EVE DÖNÜŞ
Suriye savaşının hemen başlarıydı. İngiltere’den gelen ve şu an ismini hatırlamadığım bir araştırma kuruluşu Gaziantep’e göç etmek zorunda kalan Suriyeli savaş mağdurlarının kente entegrasyonu ile ilgili bir çalışma yapıyormuş. Bu amaç doğrultusunda bu yabancı kuruluş, Gaziantep’te faaliyet gösteren ve aynı zamanda Suriye’yi ve Suriyeliler’i tanıyan şirketlerle mülakat yapmak istemiş. Gaziantep Ticaret Odası’na başvurmuşlar. Onlar da benimle görüşebileceklerini iletmiş. Lafı uzatmayayım; bu kuruluşun yetkilileriyle bizim şirkette o tarihlerde buluştuk.
Savaşın adım adım gelmesine bizzat şahit olan ve bu süreçten maddi ve manevi zarara uğramış birisi olarak tüm konuşmam boyunca mültecilerin şehre entegrasyonundan daha çok; onların can ve mal güvenliğinin sağlanıp, ülkelerine huzur içinde dönmeleri için bir çalışma yapılması gerektiğini vurguladım. Çünkü biliyordum ki şehre entegrasyon çalışması yapmak demek savaşın bitmeyeceğini, sorunların çözülmeyeceğini baştan kabullenmek demek idi.
Kuruluş yetkilileri, kendi çalışma konularının “entegrasyon” olduğunu ve bu sürecin sancısız bir şekilde geçmesi için Gaziantepli sanayicilere mülteci çalıştırabilmeleri için ne tür istihdam destekleri verilmesi gerektiğini sordu. Benim bu soruya verdiğim cevap yetkilileri oldukça şaşırtmıştı. Eğer bu tür bir istihdam desteği verilecekse, bunun Suriyeli girişimcilere verilmesi gerektiğini, onların zaten kendi insanlarını istihdam edeceklerini söyledim. Bu şekilde hem yeni bir girişim ortamı hem de dolaylı olarak bir istihdam ortamı yaratılmış olacak idi.

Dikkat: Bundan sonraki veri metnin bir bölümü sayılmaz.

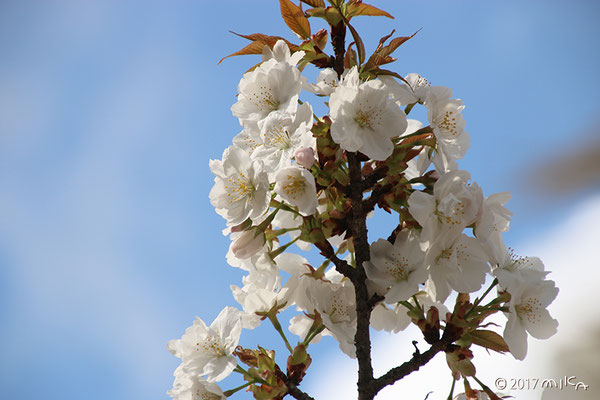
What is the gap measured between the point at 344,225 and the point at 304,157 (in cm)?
22

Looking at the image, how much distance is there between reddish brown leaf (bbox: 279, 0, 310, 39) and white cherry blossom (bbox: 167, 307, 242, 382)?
65 cm

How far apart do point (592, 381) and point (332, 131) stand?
1.21m

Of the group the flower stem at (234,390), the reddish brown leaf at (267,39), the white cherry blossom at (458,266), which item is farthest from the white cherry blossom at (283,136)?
the flower stem at (234,390)

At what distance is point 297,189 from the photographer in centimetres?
111

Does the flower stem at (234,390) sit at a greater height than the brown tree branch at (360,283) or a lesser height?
lesser

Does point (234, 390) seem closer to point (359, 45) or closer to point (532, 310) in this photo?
point (532, 310)

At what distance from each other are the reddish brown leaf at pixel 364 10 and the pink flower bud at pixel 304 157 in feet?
1.31

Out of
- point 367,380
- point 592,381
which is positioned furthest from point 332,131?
point 592,381

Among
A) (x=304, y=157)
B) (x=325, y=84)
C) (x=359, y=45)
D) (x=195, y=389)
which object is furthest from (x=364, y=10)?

Sermaye sahipleri her zaman güven ortamı ister. Ayrıca Suriye’de güven ortamı oluştuğunda sermayeyi istihdamıyla birlikte taşımak daha kolay olacaktı. Ancak bunu iş işten geçmeden önceden başarmak gerekiyordu.
Ve aradan neredeyse 10 yıl geçti.
Son günlerde mültecilerin eve dönüşü ile ilgili konu yine gündeme geldi. Aslında iki ülke arasında bir uzlaşı zemini olsa mültecilerin tekrar ülkelerine huzur içinde dönmeleri çok zor değil. Üstelik ciddi bir sermaye birikimini de yakaladılar ülkemizde. Bu süreçte Türk Milleti çok insani bir sınav verdi ve ciddi dezavantajlara maruz kaldı. Gelinen noktada henüz Suriye’de yeterli bir güven ortamı yok. Ülkelerarası ilişkiler henüz normalleşmedi. Kontrolsüz nüfus artışı ve gettolaşma kent kimliklerimizi ve demografik yapımızı oldukça bozdu.
Mültecileri koruyalım derken kendi insanımızı bir miktar sahipsiz bıraktık.
Evet, en çok da Gaziantepli yalnız bırakıldı bu süreçte. Yılgınlık ve kaybolmuşluk hissi içerisinde neredeyse göç etmeyi düşünüyor bu memleketten.
Bu saatten sonra Suriyeli kardeşlerimizin güven ortamı oluştuğunda evlerine dönmeleri zor değil; ancak ruhsal olarak bu şehirden uzaklaşan hemşerilerimizi artık Gaziantep’te tutmak daha zor.